Lasciate ogne speranzavoi ch'intrate'
我を過ぐれば憂ひの都あり、
我を過ぐれば永遠《とこしへ》の苦患《なやみ》あり、
我を過ぐれば滅亡《ほろび》の民あり
義は尊きわが造り主《ぬし》を動かし、
聖なる威力《ちから》、比類《たぐひ》なき智慧、
第一の愛、我を造れり
永遠《とこしへ》の物のほか、物として我よりさきに
造られしはなし、しかしてわれ永遠に立つ、
汝等こゝに入るもの一切の望みを棄てよ
・ダンテが偉大な人物であることは論を待たないが、『神曲』を読み直して、勇気づけられることがある。ダンテが人間の底力を信じていたからだ。『神曲』の構成は、地獄篇、煉獄篇、天国篇の三部構成。最後に『神聖喜劇』というタイトルがしっくりと腑に落ちる構成になっている。ダンテを地獄界に導いたウェルギリウス、その後、煉獄界の頂上にベアトリーチェ(ダンテが幼少のころ出会い、心惹かれた少女)が現れダンテを迎える。永遠の処女ベアトリーチェの導きで天界へと昇天し、各遊星の天を巡って至高の天へと昇りつめる。最上部の至高の天には、神と天使と死を超克し神とともにある歓喜を他者に伝えた至高の聖者の魂だけが住む「秘奥のバラ」(天上の薔薇)がある。ここに集い、ダンテは永遠なる存在を前にして刹那、「見神の域」に達する。ここで見事に『神曲』(『神聖喜劇』)は終わる。

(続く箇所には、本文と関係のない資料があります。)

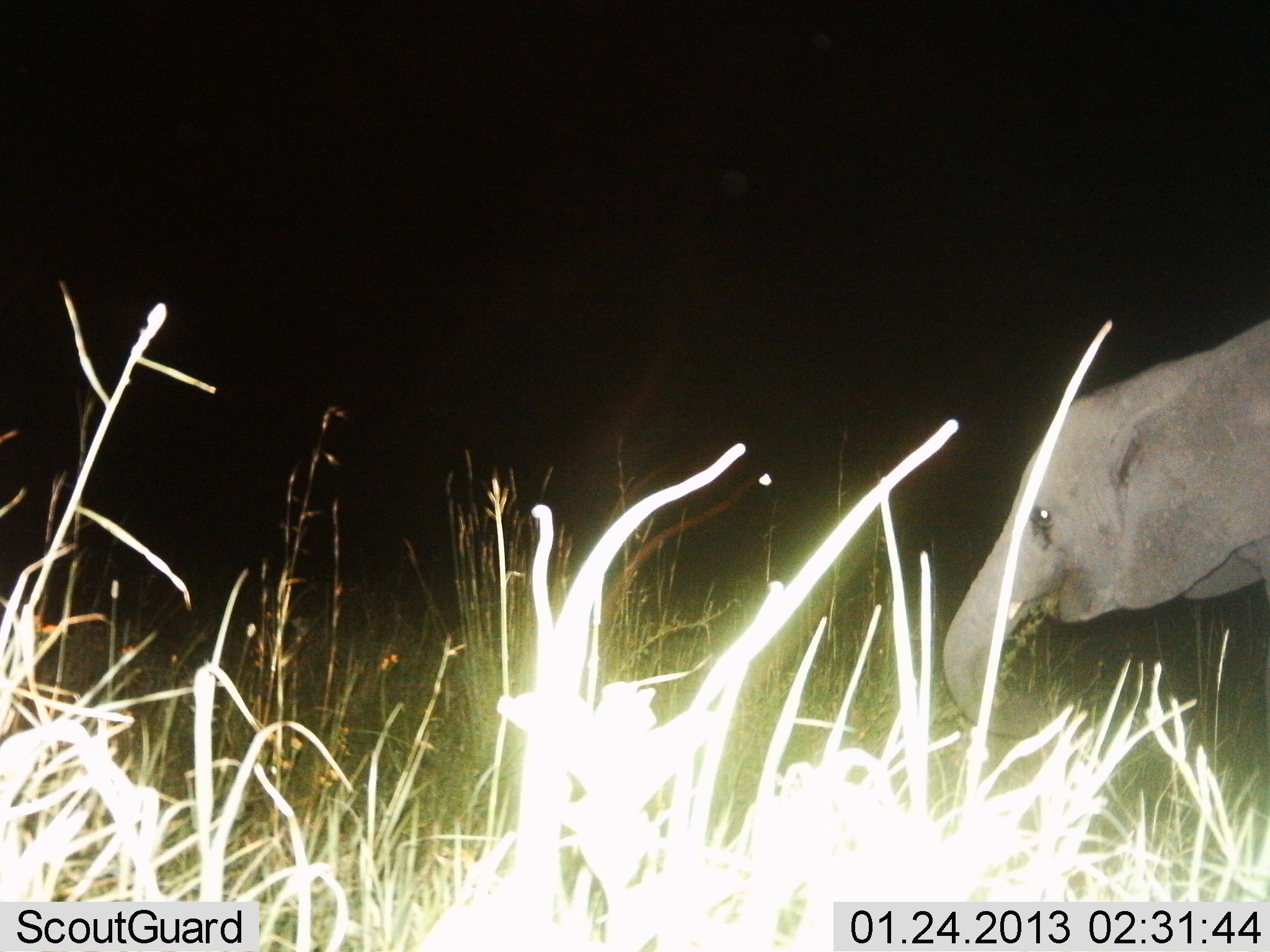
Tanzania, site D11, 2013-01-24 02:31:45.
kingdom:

・イタリアの文学がわが国の地震・津波・放射能汚染とどうつながるのかと思われる方々には、もう少し聞いてほしい。わが宮澤賢治のことについて触れたい。かつて僕が東北旅行をした時、このホームページでも紹介した(2008年5月)が、花巻市の宮澤賢治記念館を訪れた。そして、宮澤賢治と天変地異は深いつながりがあったことが印象に残っている。宮澤賢治が生まれた明治29年には三陸沖で地震(死者2万2000名)があり、その後に起きた津波で大被害が出た。さらに2カ月後には陸羽地震があり、岩手は大打撃を受けている。これに限らず東北地方は冷害や凶作で大変な時代が続いている。また、宮澤賢治が亡くなる直前の昭和8年3月に、再び三陸沖で地震があり、津波の被害を被った。誕生の年と最期の年に大きな災害があったことは、天候と気温や災害を憂慮した賢治の生涯と何らかの暗合を感ずると実弟・宮澤清六氏は指摘していらっしゃる。

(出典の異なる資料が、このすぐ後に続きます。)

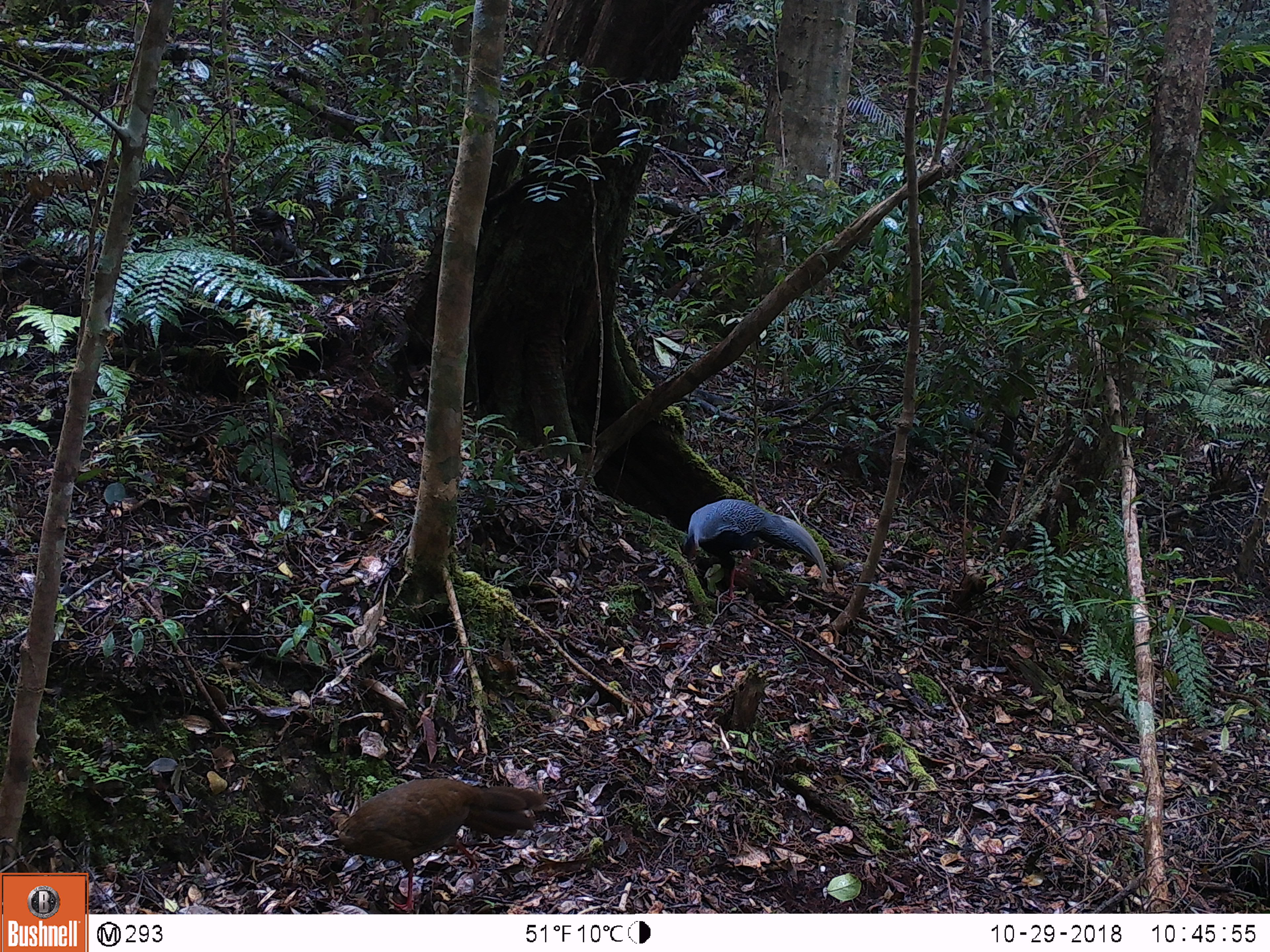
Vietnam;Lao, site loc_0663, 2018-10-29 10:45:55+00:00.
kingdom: Animalia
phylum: Chordata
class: Aves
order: Galliformes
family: Phasianidae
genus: Lophura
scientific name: Lophura nycthemera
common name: silver pheasant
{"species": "silver pheasant (Lophura nycthemera)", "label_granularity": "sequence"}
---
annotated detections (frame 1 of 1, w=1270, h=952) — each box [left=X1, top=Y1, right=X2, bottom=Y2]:
silver pheasant: [left=326, top=778, right=546, bottom=911]; [left=682, top=498, right=828, bottom=599]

・歴史を振り返れば、1142年前、東北地方太平洋沿岸部に「貞観(じょうかん)地震・津波(869年7月13日)」が起こっている。その時はマグニチュード8.3から8.6で、死者約1000名だった。多分、人口密度から見て現在の10000人から30000人の死者と見てよい打撃を被った。「千年一瞬耳」――千年の時も一瞬に過ぎないとのフレーズが出てくる。その時は地震と津波の天変地異だったが、今回は原発の放射性禍が加わる惨状。いわば今回は天災と人災のダブルパンチ。「自然の破壊力」のすさまじさの前に「文明文化の力」が脆くも崩れ果てた。

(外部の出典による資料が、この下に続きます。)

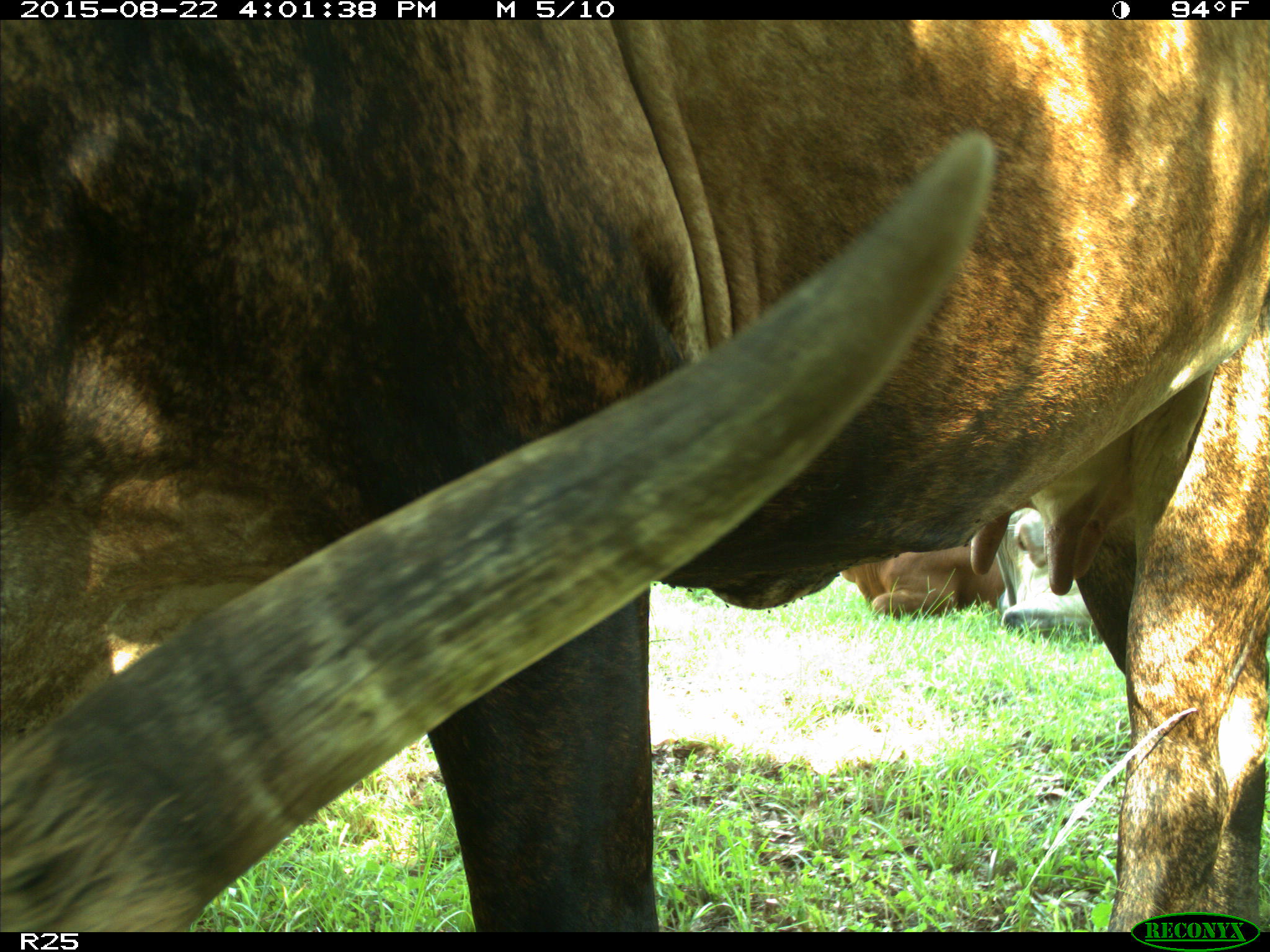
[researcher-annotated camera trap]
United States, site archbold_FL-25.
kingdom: Animalia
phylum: Chordata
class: Mammalia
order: Artiodactyla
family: Bovidae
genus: Bos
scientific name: Bos taurus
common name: domestic cow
Bos taurus (domestic cow).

・今後、日本人全員で長い「復興の道」を歩まなければいけない。関東大震災復興時の後藤新平のような働きと柔軟かつ斬新的アイデアがほしい。今、残念なことに政治家たちの指導力が期待できない。我々一般の日本人の底力を発揮するしかない。それぞれが自分のライフスタイル、習慣の見直しをすることから始めたい。身近でできることを集積し、日本の奇蹟力を世界中に証明したい。例えば、卑近なところで言えば、『早寝、早起き』の生活を送って、電力需要を少なくし、省エネに努める。そんな小さな習慣を集積し、大きなうねりと化して、我々のライフスタイルを改めていきたい。さあ、みなさん、共に頑張っていきましょう!
●ダンテの『神曲』(ディヴィナ・コメーディア)を読み直そう。